Exercise instructions
Using the material below, repeat exactly the lines from the one with "Оголошення масивів Для" through the one with "Grup Çalışması- Akran", ends included, without any images.

Task material
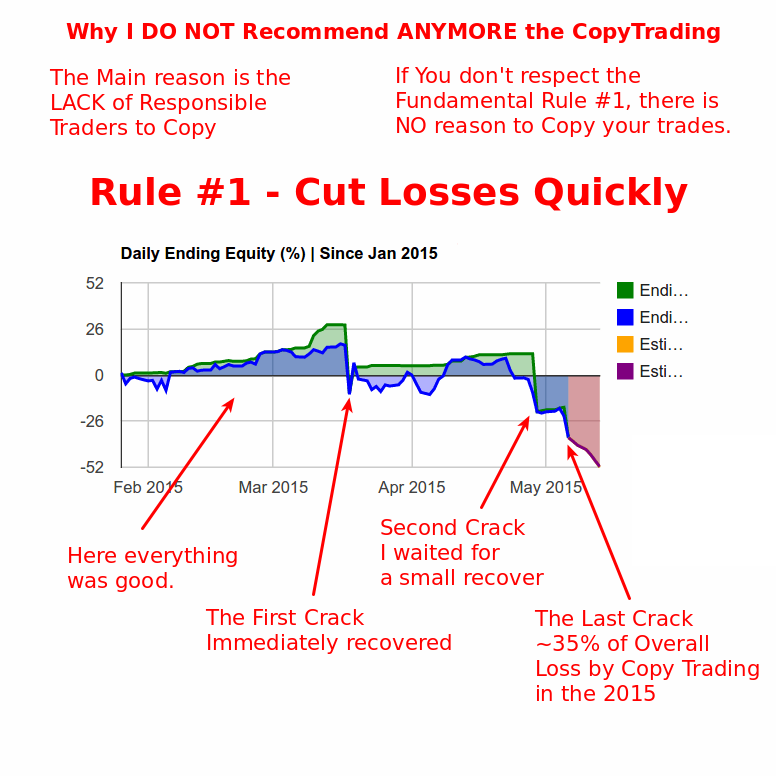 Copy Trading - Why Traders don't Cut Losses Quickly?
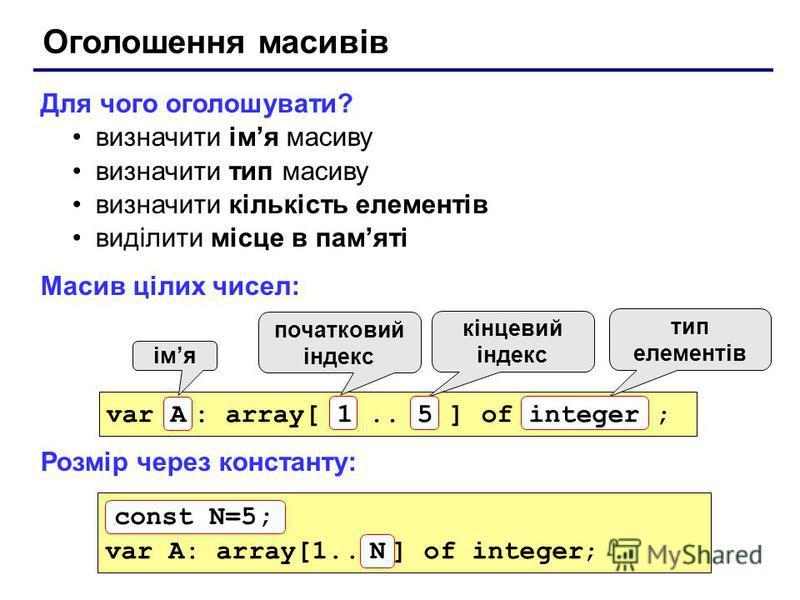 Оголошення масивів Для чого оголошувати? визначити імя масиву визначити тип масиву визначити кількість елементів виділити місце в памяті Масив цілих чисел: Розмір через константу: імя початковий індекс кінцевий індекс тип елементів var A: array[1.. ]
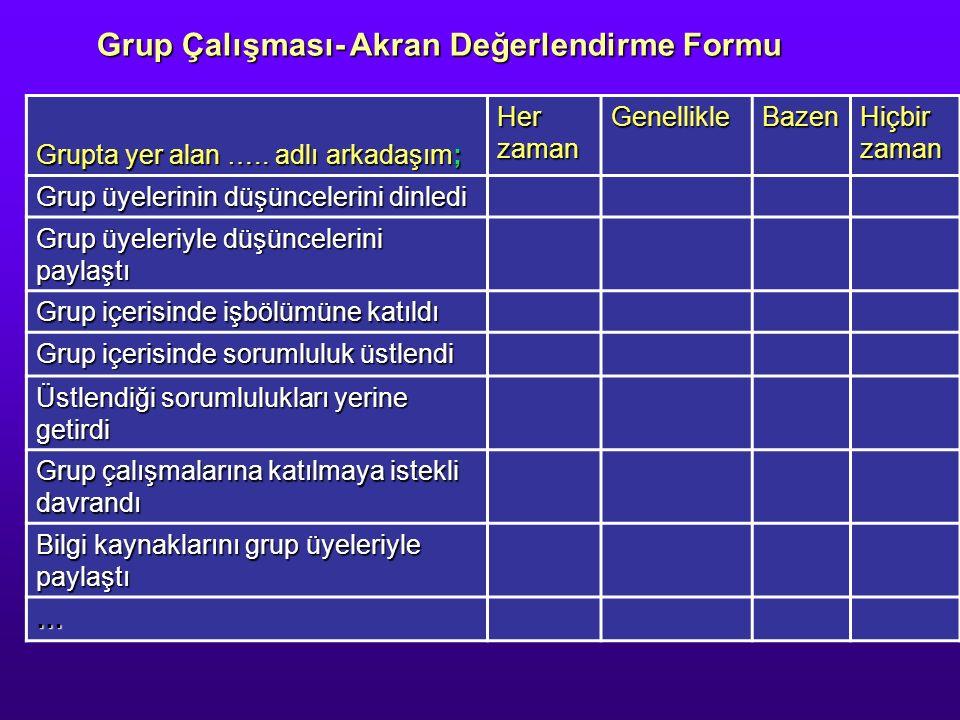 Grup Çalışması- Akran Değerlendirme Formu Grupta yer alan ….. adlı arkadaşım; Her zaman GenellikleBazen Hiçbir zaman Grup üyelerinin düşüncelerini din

...

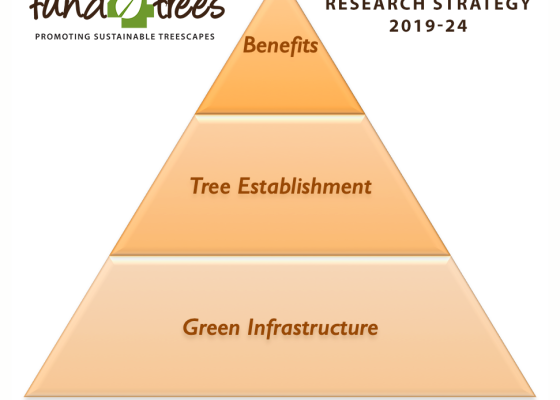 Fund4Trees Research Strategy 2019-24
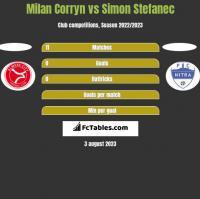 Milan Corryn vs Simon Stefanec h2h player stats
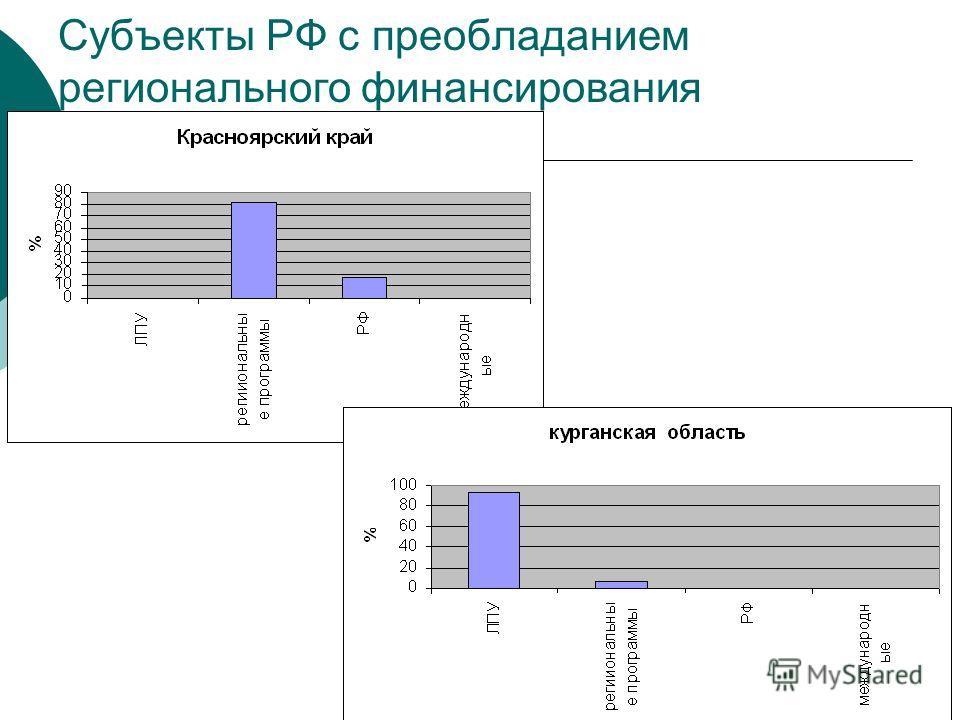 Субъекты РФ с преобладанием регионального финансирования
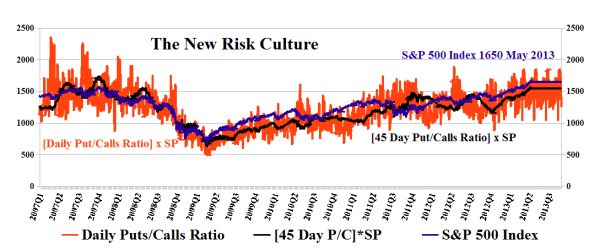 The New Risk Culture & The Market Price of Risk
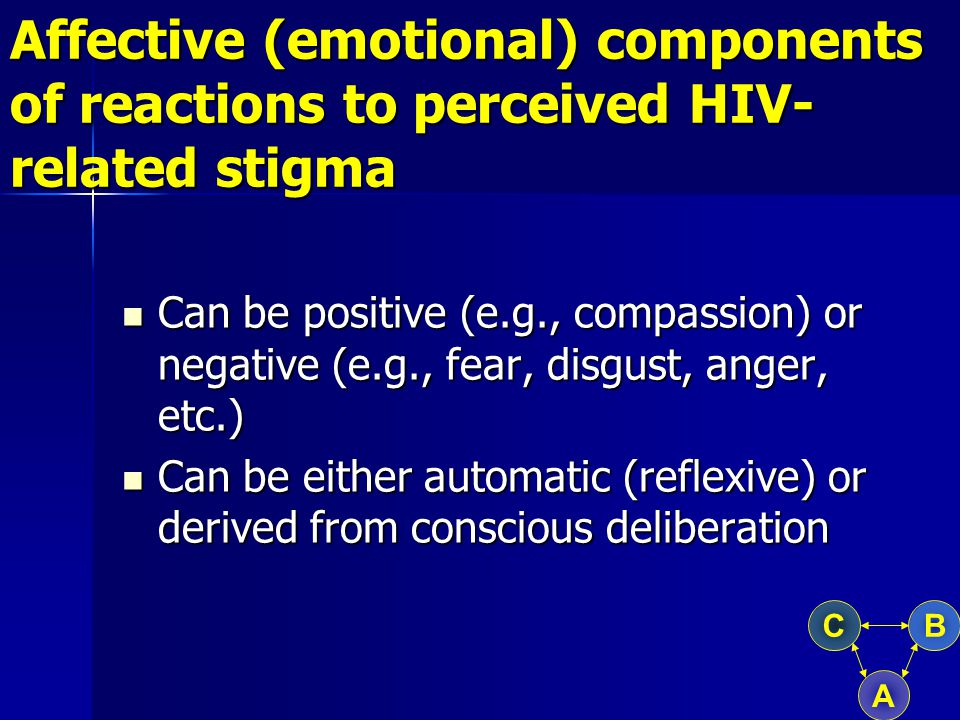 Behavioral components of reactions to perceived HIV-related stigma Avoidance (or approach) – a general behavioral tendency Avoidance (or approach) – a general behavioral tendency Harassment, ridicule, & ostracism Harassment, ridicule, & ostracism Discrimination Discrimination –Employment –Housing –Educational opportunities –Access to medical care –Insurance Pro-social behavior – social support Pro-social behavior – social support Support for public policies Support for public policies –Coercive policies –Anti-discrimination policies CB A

Output of the task
 Оголошення масивів Для чого оголошувати? визначити імя масиву визначити тип масиву визначити кількість елементів виділити місце в памяті Масив цілих чисел: Розмір через константу: імя початковий індекс кінцевий індекс тип елементів var A: array[1.. ]
 Grup Çalışması- Akran Değerlendirme Formu Grupta yer alan ….. adlı arkadaşım; Her zaman GenellikleBazen Hiçbir zaman Grup üyelerinin düşüncelerini din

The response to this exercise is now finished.